PROBLEM =>
Update the material below by swapping each "short sleeve" for "half sleeve". Keep everything else the same.

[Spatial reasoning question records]
-- start --
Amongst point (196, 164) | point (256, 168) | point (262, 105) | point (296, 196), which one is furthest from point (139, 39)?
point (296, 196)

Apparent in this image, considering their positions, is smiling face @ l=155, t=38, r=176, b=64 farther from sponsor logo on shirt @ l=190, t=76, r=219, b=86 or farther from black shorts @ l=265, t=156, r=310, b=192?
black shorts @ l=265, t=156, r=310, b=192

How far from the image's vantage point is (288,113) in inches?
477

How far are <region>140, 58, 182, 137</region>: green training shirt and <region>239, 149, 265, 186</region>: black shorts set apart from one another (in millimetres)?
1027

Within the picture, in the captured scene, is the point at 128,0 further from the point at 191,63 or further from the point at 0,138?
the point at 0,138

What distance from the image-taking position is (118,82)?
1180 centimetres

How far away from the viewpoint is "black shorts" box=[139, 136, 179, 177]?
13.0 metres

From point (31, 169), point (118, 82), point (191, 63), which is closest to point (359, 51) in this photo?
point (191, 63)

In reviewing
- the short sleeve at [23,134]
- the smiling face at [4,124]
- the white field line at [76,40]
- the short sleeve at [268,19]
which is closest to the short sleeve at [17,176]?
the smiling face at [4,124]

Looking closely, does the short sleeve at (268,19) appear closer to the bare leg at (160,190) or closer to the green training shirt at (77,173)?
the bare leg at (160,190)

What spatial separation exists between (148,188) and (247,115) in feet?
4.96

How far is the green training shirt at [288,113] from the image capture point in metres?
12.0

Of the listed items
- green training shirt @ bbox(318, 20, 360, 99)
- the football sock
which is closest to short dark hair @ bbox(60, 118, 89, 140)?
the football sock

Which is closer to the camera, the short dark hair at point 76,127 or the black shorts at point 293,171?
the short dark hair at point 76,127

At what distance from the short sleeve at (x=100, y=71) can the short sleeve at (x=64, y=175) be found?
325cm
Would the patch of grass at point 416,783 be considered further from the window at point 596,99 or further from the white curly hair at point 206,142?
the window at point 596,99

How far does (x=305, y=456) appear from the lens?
-- end --
REPLY TO THE EXERCISE =>
Amongst point (196, 164) | point (256, 168) | point (262, 105) | point (296, 196), which one is furthest from point (139, 39)?
point (296, 196)

Apparent in this image, considering their positions, is smiling face @ l=155, t=38, r=176, b=64 farther from sponsor logo on shirt @ l=190, t=76, r=219, b=86 or farther from black shorts @ l=265, t=156, r=310, b=192?
black shorts @ l=265, t=156, r=310, b=192

How far from the image's vantage point is (288,113) in inches?
477

How far are <region>140, 58, 182, 137</region>: green training shirt and <region>239, 149, 265, 186</region>: black shorts set apart from one another (in millimetres)?
1027

Within the picture, in the captured scene, is the point at 128,0 further from the point at 191,63 or further from the point at 0,138?
the point at 0,138

What distance from the image-taking position is (118,82)?
1180 centimetres

How far away from the viewpoint is "black shorts" box=[139, 136, 179, 177]?
13.0 metres

From point (31, 169), point (118, 82), point (191, 63), which is closest to point (359, 51) in this photo?
point (191, 63)

In reviewing
- the half sleeve at [23,134]
- the smiling face at [4,124]
- the white field line at [76,40]
- the half sleeve at [268,19]
which is closest to the half sleeve at [17,176]?
the smiling face at [4,124]

Looking closely, does the half sleeve at (268,19) appear closer to the bare leg at (160,190) or closer to the green training shirt at (77,173)?
the bare leg at (160,190)

What spatial separation exists between (148,188) and (247,115) in feet?
4.96

How far is the green training shirt at [288,113] from the image capture point in metres?
12.0

Of the listed items
- green training shirt @ bbox(318, 20, 360, 99)
- the football sock
which is closest to short dark hair @ bbox(60, 118, 89, 140)?
the football sock

Which is closer to the camera, the short dark hair at point 76,127 or the black shorts at point 293,171?
the short dark hair at point 76,127

At what distance from the half sleeve at (x=100, y=71) can the half sleeve at (x=64, y=175) be found?
325cm
Would the patch of grass at point 416,783 be considered further from the window at point 596,99 or further from the white curly hair at point 206,142?
the window at point 596,99

How far does (x=305, y=456) appear from the lens?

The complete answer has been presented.